Dataset rows

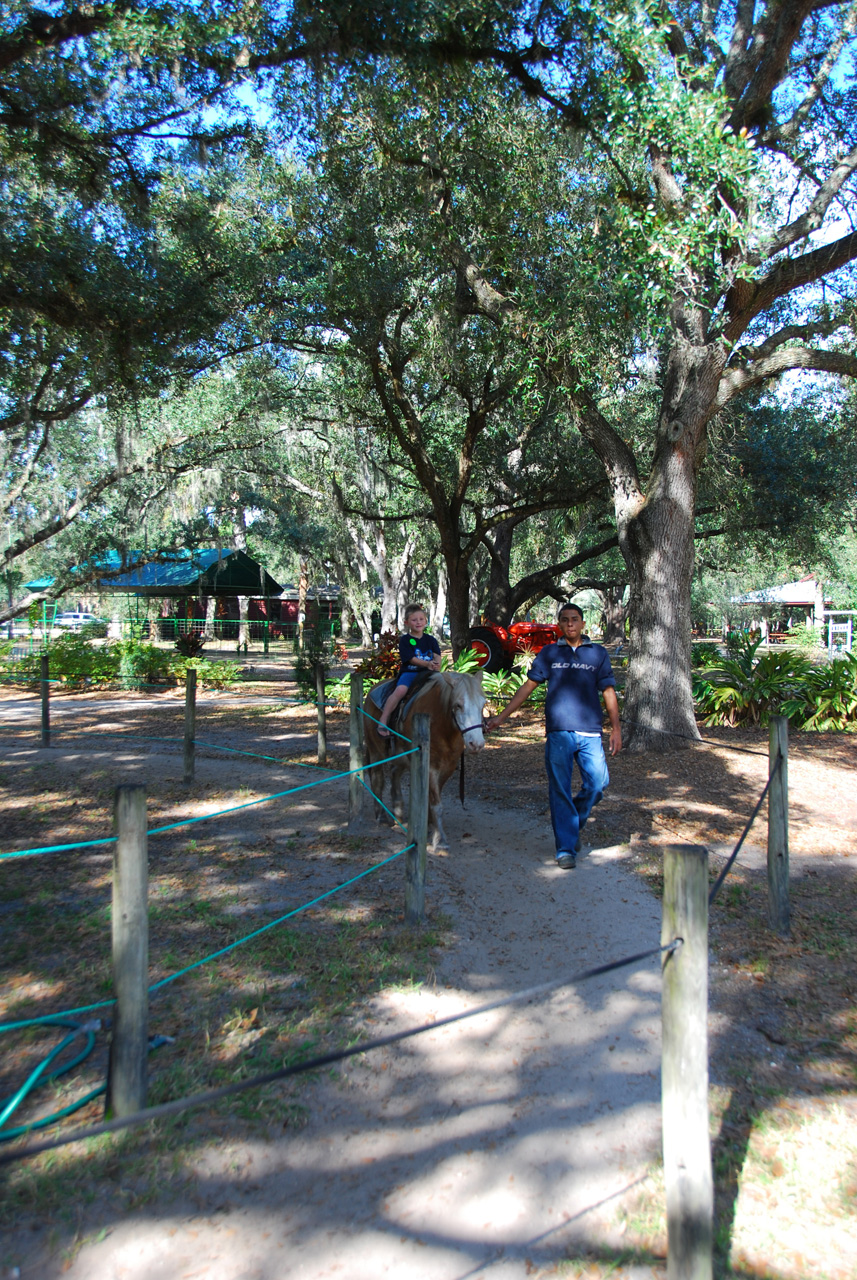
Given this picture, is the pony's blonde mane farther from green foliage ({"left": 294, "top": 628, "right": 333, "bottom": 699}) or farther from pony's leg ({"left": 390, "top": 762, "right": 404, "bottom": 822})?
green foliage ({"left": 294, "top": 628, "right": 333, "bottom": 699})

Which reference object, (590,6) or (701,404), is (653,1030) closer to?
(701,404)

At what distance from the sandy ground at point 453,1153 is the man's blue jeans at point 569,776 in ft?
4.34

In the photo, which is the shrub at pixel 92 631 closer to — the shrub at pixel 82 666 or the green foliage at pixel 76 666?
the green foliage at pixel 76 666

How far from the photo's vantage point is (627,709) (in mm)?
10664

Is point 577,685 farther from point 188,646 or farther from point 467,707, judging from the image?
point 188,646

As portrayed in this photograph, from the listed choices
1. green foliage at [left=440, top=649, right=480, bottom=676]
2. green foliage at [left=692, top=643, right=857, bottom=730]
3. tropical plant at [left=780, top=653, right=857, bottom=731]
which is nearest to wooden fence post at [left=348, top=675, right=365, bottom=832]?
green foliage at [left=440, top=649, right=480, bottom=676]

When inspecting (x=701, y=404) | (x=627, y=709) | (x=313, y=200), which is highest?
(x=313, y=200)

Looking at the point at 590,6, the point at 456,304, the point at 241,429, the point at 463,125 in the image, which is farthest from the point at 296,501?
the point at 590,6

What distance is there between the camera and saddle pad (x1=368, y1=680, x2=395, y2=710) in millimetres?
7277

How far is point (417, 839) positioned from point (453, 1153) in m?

*WRITTEN PROBLEM*
Copy out all of the data above word for word, but leave out the pictures.

*EXERCISE OUTPUT*
Given this picture, is the pony's blonde mane farther from green foliage ({"left": 294, "top": 628, "right": 333, "bottom": 699}) or farther from pony's leg ({"left": 390, "top": 762, "right": 404, "bottom": 822})?
green foliage ({"left": 294, "top": 628, "right": 333, "bottom": 699})

Which reference object, (590,6) or (701,404), is (653,1030) closer to?
(701,404)

At what distance from the sandy ground at point 453,1153 is the man's blue jeans at point 569,776 in ft?
4.34

In the photo, which is the shrub at pixel 92 631 closer to — the shrub at pixel 82 666 or the green foliage at pixel 76 666?
the green foliage at pixel 76 666

How far from the photo's vantage point is (627,709) (in mm)?
10664

Is point 577,685 farther from point 188,646 or farther from point 467,707, judging from the image?
point 188,646

As portrayed in this photograph, from the listed choices
1. green foliage at [left=440, top=649, right=480, bottom=676]
2. green foliage at [left=692, top=643, right=857, bottom=730]
3. tropical plant at [left=780, top=653, right=857, bottom=731]
which is nearest to wooden fence post at [left=348, top=675, right=365, bottom=832]?
green foliage at [left=440, top=649, right=480, bottom=676]

When inspecting (x=701, y=404) | (x=627, y=709) | (x=313, y=200), which is highest?
(x=313, y=200)

Looking at the point at 590,6, the point at 456,304, the point at 241,429, the point at 463,125 in the image, which is farthest from the point at 296,501?
the point at 590,6

What distance is there between the camera and saddle pad (x1=368, y1=680, x2=395, y2=710) in millimetres?
7277

How far is point (417, 839) positioned from point (453, 1153) in m?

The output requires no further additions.